Today's space program has a different atmosphere than the one Sally Ride encountered, say gay NASA workers.

Since the announcement of Sally Ride's death July 23 made it clear she was not only the first woman in space but also the first lesbian, there has been much discussion as to why she never came out publicly. Most, including her sister, out lesbian Bear Ride, have ascribed it to her private nature, but some also acknowledged the space program's culture would have been less than friendly to openly LGBT people in the 1980s.

But things change. The National Aeronautics and Space Administration now has an LGBT-inclusive nondiscrimination policy, and some of its locations have LGBT employee groups.

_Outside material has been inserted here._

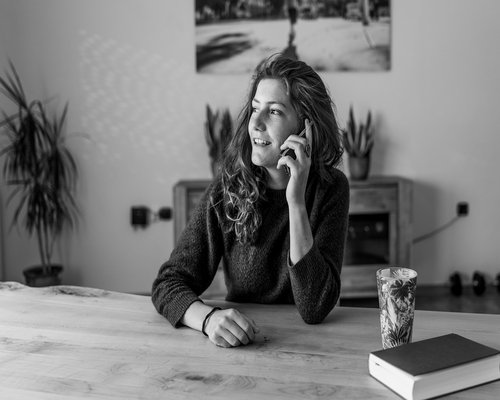 A person stretching their arms while sitting at a home desk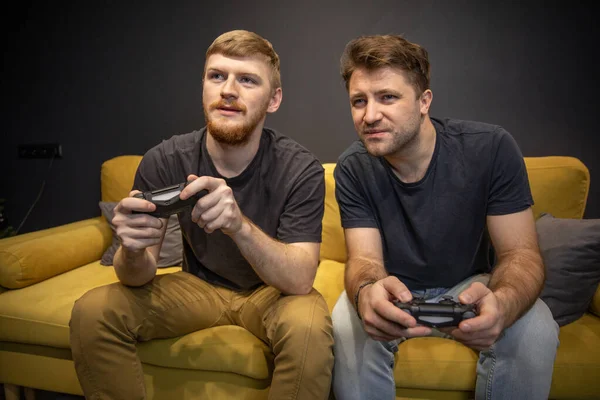 Mâle homosexuel couple passionnément jouer jeu vidéo tenant console joysticks — Photo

While the atmosphere varies from one location to another, "NASA is very supportive," says Steve Riley, chairman of the Out & Allied Employee Resource Group at Johnson Space Center in Houston.

"I'm sure, back in Sally's day, it was nowhere near that supportive," Riley says. His group has only been officially recognized for a year, but management's been encouraging and even active in the formation of the group. "This was an effort by our director, a former astronaut, Michael Coats," Riley says.

"If you can talk about the real you at work, you're going to be more productive and dedicated," he says. Today Out & Allied has 100 members, and last year members marched in Houston's LGBT pride parade as an official NASA contingent.

Just as Ride inspired a generation of women to consider space exploration as a career, her posthumous coming-out and NASA's increasingly inclusive environment is likely to inspire more LGBT people to go into the field. "That's my hope," Riley says. That means a future with out and proud astronauts. "There will absolutely be a day when we see that."